Según diversos estudios, el consumo total de los sistemas electrónicos supondría más de 70 billones de vatios-hora al año, lo que implica un coste de millones de dólares y genera el equivalente a 50 toneladas de dióxido de carbono.

Actualmente, la mayoría de estos dispositivos están conectados en red, y se espera que la cifra vaya en aumento. Con estas premisas, algunos cálculos sugieren que, haciendo uso de la administración de energía disponible en los ordenadores de sobremesa se podría ahorrar hasta una tercera parte de este consumo, pues estos equipos son los más comunes para conectarse a internet. Sin embargo, es habitual que muchos ordenadores no usen las posibilidades de administración de energía porque, al hacerlo, pierden la conexión a la Red.
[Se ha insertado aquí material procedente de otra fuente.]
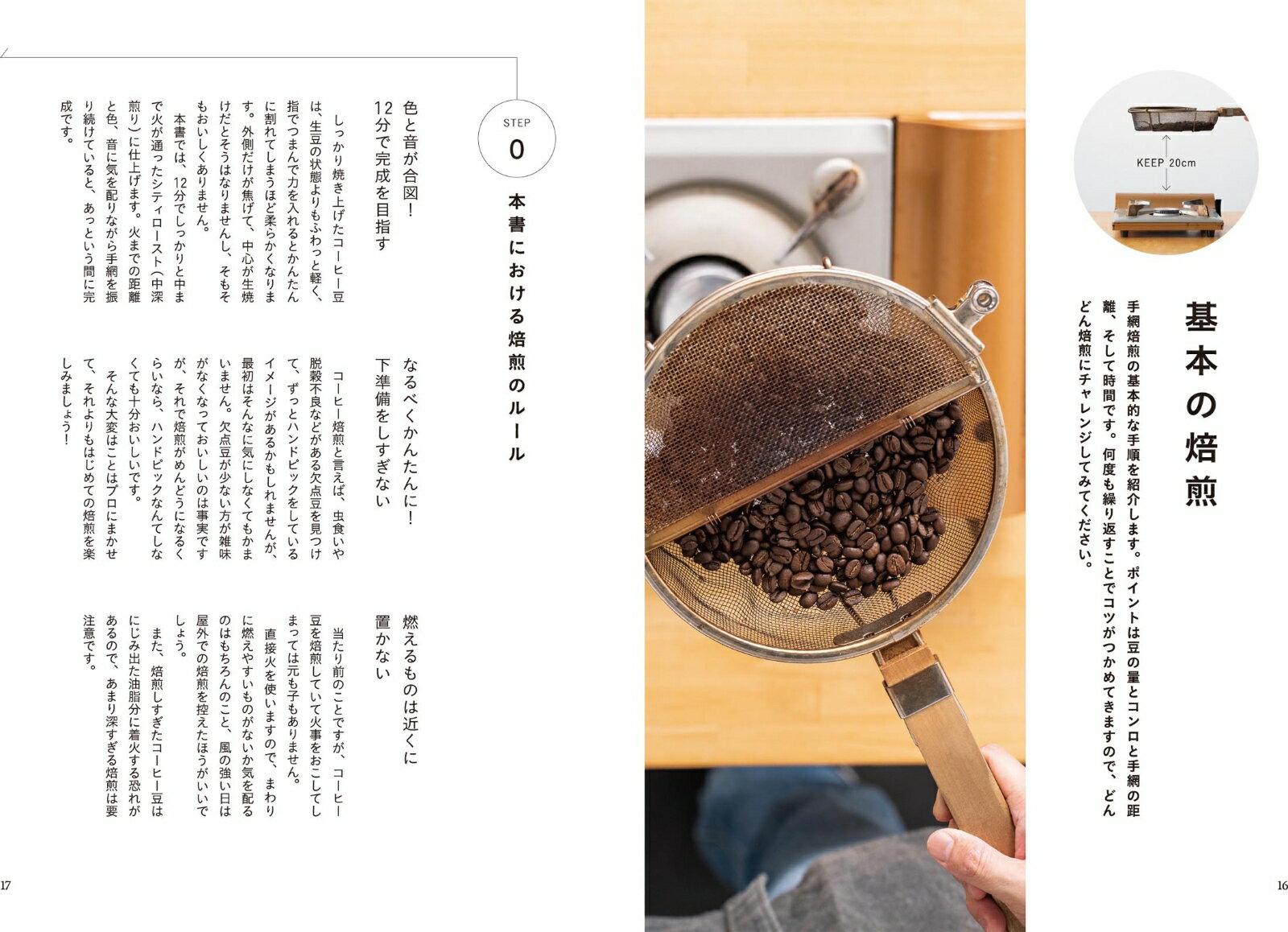 KEEP 20cm

基本の焙煎

手網焙煎の基本的な手順を紹介します。ポイントは豆の量とコンロと手網の距離、そして時間です。何度も繰り返すことでコツがつかめてきますので、どんどん焙煎にチャレンジしてみてください。

16

STEP
0

本書における焙煎のルール

色と音が合図!
12分で完成を目指す

しっかり焼き上げたコーヒー豆は、生豆の状態よりもふわっと軽く、指でつまんで力を入れるとかんたんに割れてしまうほど柔らかくなります。外側だけが焦げて、中心が生焼けだとそうはなりませんし、そもそもおいしくありません。

本書では、12分でしっかりと中まで火が通ったシティロースト(中深煎り)に仕上げます。火までの距離と色、音に気を配りながら手網を振り続けていると、あっという間に完成です。

なるべくかんたんに!
下準備をしすぎない

コーヒー焙煎と言えば、虫食いや脱穀不良などがある欠点豆を見つけて、ずっとハンドピックをしているイメージがあるかもしれませんが、最初はそんなに気にしなくてもかまいません。欠点豆が少ない方が雑味がなくなっておいしいのは事実ですが、それで焙煎がめんどうになるくらいなら、ハンドピックなんてしなくても十分おいしいです。

そんな大変はことはプロにまかせて、それよりもはじめての焙煎を楽しみましょう!

燃えるものは近くに
置かない

当たり前のことですが、コーヒー豆を焙煎していて火事をおこしてしまっては元も子もありません。

直接火を使いますので、まわりに燃えやすいものがないか気を配るのはもちろんのこと、風の強い日は屋外での焙煎を控えたほうがいいでしょう。

また、焙煎しすぎたコーヒー豆はにじみ出た油脂分に着火する恐れがあるので、あまり深すぎる焙煎は要注意です。

17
Por este motivo, los científicos de Berkeley Lab están investigando la manera de reducir la energía necesaria en las redes de ordenadores. La mayoría de los adaptadores de red no varían su consumo en función de la cantidad de datos transmitida. Sin embargo, se requiere más potencia para enviar más datos por lo que, cuando no funcionan al cien por cien, están consumiendo más de lo necesario. La tecnología que se está investigando permitirá a los equipos de red cambiar rápidamente de velocidad y adaptarse a la cantidad de datos que se transmiten, reduciendo el consumo.

Además, esto implicará que la conexión a la red permanezca activa incluso cuando el ordenador entra en modo de ahorro, lo que permitirá utilizar estos modos sin temor a perder la conectividad.